----- PAGE EXCERPT -----
If you have an e-ticket, are traveling within the United States, and don't need to check baggage, you can print your boarding pass and check in from the comfort of your own home—using your computer and the airline's Web site. This new service lets you print your boarding pass at home or at the office, bring it to the airport, and then head directly to the security checkpoint—no stop at the ticket counter required. To use this service, most airlines require you to be a member of their frequent flyer program, so you should have your frequent flyer number and password or PIN handy when you go online.

The time period in which you can print your boarding pass varies by airline, but most allow you to check-in 1 to 24 hours prior to your scheduled departure. (At time of publication, JetBlue and Spirit did not offer online check-in.)

A Note on E-Tickets

In case you haven't noticed, paper tickets are going the way of the buggy whip. Issuing paper tickets is expensive for airlines, so they're encouraging the use of electronic tickets (e-tickets) instead. You'll find all sorts of incentives to use e-tickets, as well as disincentives to use paper tickets.

Most airlines now charge—considerably—to print a paper ticket. These fees typically run in the $20 to $25 range, although American Airlines now charges $50 for the privilege of using an old-fashioned paper ticket. For the traveler, the primary advantage of paper tickets has been that they can be redeemed at other airlines' counters, whereas e-tickets needed to be converted into paper documents at the ticket counter. (This is a major hassle if you are scrambling to catch a flight.) Many airlines have addressed this concern by signing e-ticket "interlining" agreements to recognize each other's e-tickets. (For example, American has such deals with 10 other airlines.)

Timing Your Arrival: The Art of Arriving with 5 Minutes to Spare

Most business travelers want to minimize the amount of time they spend at the airport. Needless to say, time is precious; it can be irritating to arrive 1 1/2 hours prior to departure and then find yourself cruising to the gate in just 15 minutes. A little information can be helpful to refine your waiting time—without risking a missed flight.

Getting to the Airport

If you are in a city you don't know well, check with a local resident or your cab or car service about when to expect rush hour traffic and how it will affect your travel time. (And don't presume that you know when rush hour begins and ends; rush hours vary by city.) See Part 2, "City Guide," of this book for estimated travel times to and from the airport for major business centers, as well as typical rush hour periods and local resources for traffic information. You can also go online to http://www.traffic.com, which provides real-time traffic information for 14 U.S. cities.

Getting to Your Terminal

So you've made it through the highway traffic; don't assume that you're home free. In some airports the traffic jams around the terminals are worse than on the highways—particularly during the heavy traffic periods or at airports under construction.

The location of your terminal relative to the airport entrance can also add precious minutes to your commute. For example, if you are flying out of LAX during peak travel periods (6:30 a.m.-9 a.m., 11 a.m.-2 p.m., 8 p.m.–11 p.m.) or during major holidays, it can take 10 to 20 minutes to drive from the airport entrance to the farthest terminal (terminal 7, which hosts flights from United and Continental).

If you're returning a rental car, take into consideration the location of your rental company drop-off location, whether you can walk or need to take a shuttle to the terminal, and whether the rental car company provides express return service.
----- GIVEN DATA -----
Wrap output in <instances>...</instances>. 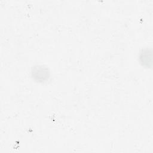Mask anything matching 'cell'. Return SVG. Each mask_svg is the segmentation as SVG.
Wrapping results in <instances>:
<instances>
[{
	"mask_svg": "<svg viewBox=\"0 0 153 153\" xmlns=\"http://www.w3.org/2000/svg\"><path fill=\"white\" fill-rule=\"evenodd\" d=\"M30 74L33 79L39 83L46 82L50 76L48 68L44 65H36L32 66Z\"/></svg>",
	"mask_w": 153,
	"mask_h": 153,
	"instance_id": "6da1fadb",
	"label": "cell"
},
{
	"mask_svg": "<svg viewBox=\"0 0 153 153\" xmlns=\"http://www.w3.org/2000/svg\"><path fill=\"white\" fill-rule=\"evenodd\" d=\"M139 60L140 63L144 67L149 68L152 65V51L151 48H143L139 55Z\"/></svg>",
	"mask_w": 153,
	"mask_h": 153,
	"instance_id": "7a4b0ae2",
	"label": "cell"
}]
</instances>
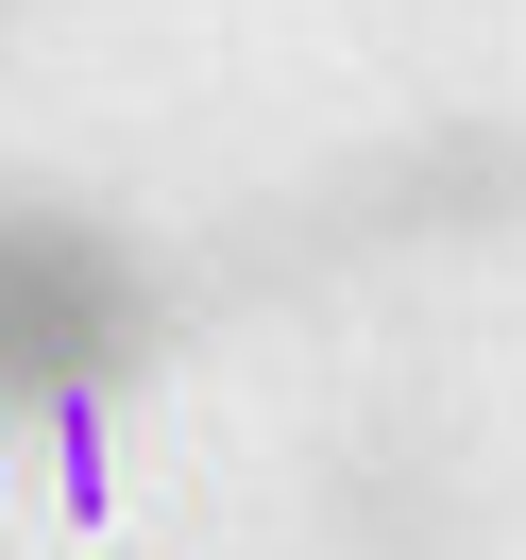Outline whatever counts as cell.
Here are the masks:
<instances>
[{
    "mask_svg": "<svg viewBox=\"0 0 526 560\" xmlns=\"http://www.w3.org/2000/svg\"><path fill=\"white\" fill-rule=\"evenodd\" d=\"M137 340V289L85 221H35L0 205V408H85Z\"/></svg>",
    "mask_w": 526,
    "mask_h": 560,
    "instance_id": "cell-1",
    "label": "cell"
}]
</instances>
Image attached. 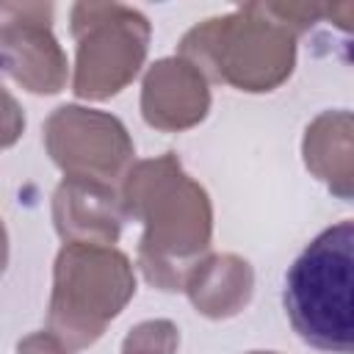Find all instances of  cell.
Returning <instances> with one entry per match:
<instances>
[{"label":"cell","instance_id":"1","mask_svg":"<svg viewBox=\"0 0 354 354\" xmlns=\"http://www.w3.org/2000/svg\"><path fill=\"white\" fill-rule=\"evenodd\" d=\"M119 199L124 216L144 224L138 241L144 279L160 290H183L210 249L213 205L207 191L185 174L174 152H163L130 166Z\"/></svg>","mask_w":354,"mask_h":354},{"label":"cell","instance_id":"2","mask_svg":"<svg viewBox=\"0 0 354 354\" xmlns=\"http://www.w3.org/2000/svg\"><path fill=\"white\" fill-rule=\"evenodd\" d=\"M296 36L274 11V3H249L194 25L180 39V58L194 64L205 80L263 94L290 77Z\"/></svg>","mask_w":354,"mask_h":354},{"label":"cell","instance_id":"3","mask_svg":"<svg viewBox=\"0 0 354 354\" xmlns=\"http://www.w3.org/2000/svg\"><path fill=\"white\" fill-rule=\"evenodd\" d=\"M354 224L348 218L318 232L285 274V313L293 332L326 354L354 346Z\"/></svg>","mask_w":354,"mask_h":354},{"label":"cell","instance_id":"4","mask_svg":"<svg viewBox=\"0 0 354 354\" xmlns=\"http://www.w3.org/2000/svg\"><path fill=\"white\" fill-rule=\"evenodd\" d=\"M136 296V271L116 246L64 243L53 266L47 332L69 348H88Z\"/></svg>","mask_w":354,"mask_h":354},{"label":"cell","instance_id":"5","mask_svg":"<svg viewBox=\"0 0 354 354\" xmlns=\"http://www.w3.org/2000/svg\"><path fill=\"white\" fill-rule=\"evenodd\" d=\"M69 19L75 36L72 91L80 100L119 94L147 58L149 19L124 3H75Z\"/></svg>","mask_w":354,"mask_h":354},{"label":"cell","instance_id":"6","mask_svg":"<svg viewBox=\"0 0 354 354\" xmlns=\"http://www.w3.org/2000/svg\"><path fill=\"white\" fill-rule=\"evenodd\" d=\"M44 147L64 177L113 185L133 166L136 144L127 127L105 111L61 105L44 122Z\"/></svg>","mask_w":354,"mask_h":354},{"label":"cell","instance_id":"7","mask_svg":"<svg viewBox=\"0 0 354 354\" xmlns=\"http://www.w3.org/2000/svg\"><path fill=\"white\" fill-rule=\"evenodd\" d=\"M0 69L30 94H58L69 64L53 33L50 3H0Z\"/></svg>","mask_w":354,"mask_h":354},{"label":"cell","instance_id":"8","mask_svg":"<svg viewBox=\"0 0 354 354\" xmlns=\"http://www.w3.org/2000/svg\"><path fill=\"white\" fill-rule=\"evenodd\" d=\"M210 111L205 75L185 58H160L149 66L141 86V116L149 127L180 133L199 124Z\"/></svg>","mask_w":354,"mask_h":354},{"label":"cell","instance_id":"9","mask_svg":"<svg viewBox=\"0 0 354 354\" xmlns=\"http://www.w3.org/2000/svg\"><path fill=\"white\" fill-rule=\"evenodd\" d=\"M124 207L113 185L64 177L53 194V221L64 243L113 246L122 235Z\"/></svg>","mask_w":354,"mask_h":354},{"label":"cell","instance_id":"10","mask_svg":"<svg viewBox=\"0 0 354 354\" xmlns=\"http://www.w3.org/2000/svg\"><path fill=\"white\" fill-rule=\"evenodd\" d=\"M304 166L326 183V188L340 196L351 199L354 183V144H351V113L348 111H324L315 116L301 141Z\"/></svg>","mask_w":354,"mask_h":354},{"label":"cell","instance_id":"11","mask_svg":"<svg viewBox=\"0 0 354 354\" xmlns=\"http://www.w3.org/2000/svg\"><path fill=\"white\" fill-rule=\"evenodd\" d=\"M254 288L252 266L238 254H207L185 279V293L196 313L207 318L238 315Z\"/></svg>","mask_w":354,"mask_h":354},{"label":"cell","instance_id":"12","mask_svg":"<svg viewBox=\"0 0 354 354\" xmlns=\"http://www.w3.org/2000/svg\"><path fill=\"white\" fill-rule=\"evenodd\" d=\"M180 346V329L166 321H144L133 326L122 343V354H174Z\"/></svg>","mask_w":354,"mask_h":354},{"label":"cell","instance_id":"13","mask_svg":"<svg viewBox=\"0 0 354 354\" xmlns=\"http://www.w3.org/2000/svg\"><path fill=\"white\" fill-rule=\"evenodd\" d=\"M22 133H25V113L19 102L0 86V149L17 144Z\"/></svg>","mask_w":354,"mask_h":354},{"label":"cell","instance_id":"14","mask_svg":"<svg viewBox=\"0 0 354 354\" xmlns=\"http://www.w3.org/2000/svg\"><path fill=\"white\" fill-rule=\"evenodd\" d=\"M17 354H72V348L61 343L53 332H33L19 340Z\"/></svg>","mask_w":354,"mask_h":354},{"label":"cell","instance_id":"15","mask_svg":"<svg viewBox=\"0 0 354 354\" xmlns=\"http://www.w3.org/2000/svg\"><path fill=\"white\" fill-rule=\"evenodd\" d=\"M6 263H8V232H6V224L0 218V274L6 271Z\"/></svg>","mask_w":354,"mask_h":354},{"label":"cell","instance_id":"16","mask_svg":"<svg viewBox=\"0 0 354 354\" xmlns=\"http://www.w3.org/2000/svg\"><path fill=\"white\" fill-rule=\"evenodd\" d=\"M249 354H274V351H249Z\"/></svg>","mask_w":354,"mask_h":354}]
</instances>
-----
**TASK REQUIREMENTS**
A. According to the air travel excerpt, how much does American Airlines charge to use a paper ticket?
B. Pick up the excerpt on airport travel timing after its last sentence and continue it.

**TASK ANSWERS**
A. $50

B.
It's another issue if you're driving yourself to the airport and need a place to park. If you're a local you probably have a good idea of where to park and know whether you should opt for short-term, long-term, park-and-ride, or economy lots. Check out the airport's Web site to find a map of parking locations and list of rates. Some airport Web sites provide parking availability information, which can save you time trolling for spots.

Also check the airport's Web site for information about parking lots that are closed for security reasons, and to see whether the airport has instituted mandatory vehicle inspection (and how much time you can expect this to take). For example, Logan Airport's Web site (http://www.massport.com) provides up-to-date parking conditions and tells you which garages require vehicle inspection.

Getting Your Boarding Pass and Checking In

Now you're inside the terminal. This is when the clock starts ticking for the notorious "recommended arrival time," which is meant to encourage you to leave enough time to get through check-in and security and to your gate prior to the required minimum gate check-in time. Most airlines and airports will tell you to arrive 1 hour prior to departure for domestic flights, or 1 1/2 hours prior if you're checking baggage. If you are traveling during "peak travel" times, you may be told to arrive 1 1/2 to 2 hours prior to departure. (Peak travel times are generally Sunday and Friday afternoons and Monday mornings.)

If you are checking bags, some airlines at certain airports require a minimum baggage check-in time to guarantee that your bags will make it on the flight. For example, in Phoenix you need to check bags 30 minutes prior to departure. American Airlines requires that you check your bags at least 45 minutes before departure if you are leaving from the Denver, New York Kennedy, Las Vegas, and Miami airports. Delta requires 45 minutes for Las Vegas and Denver.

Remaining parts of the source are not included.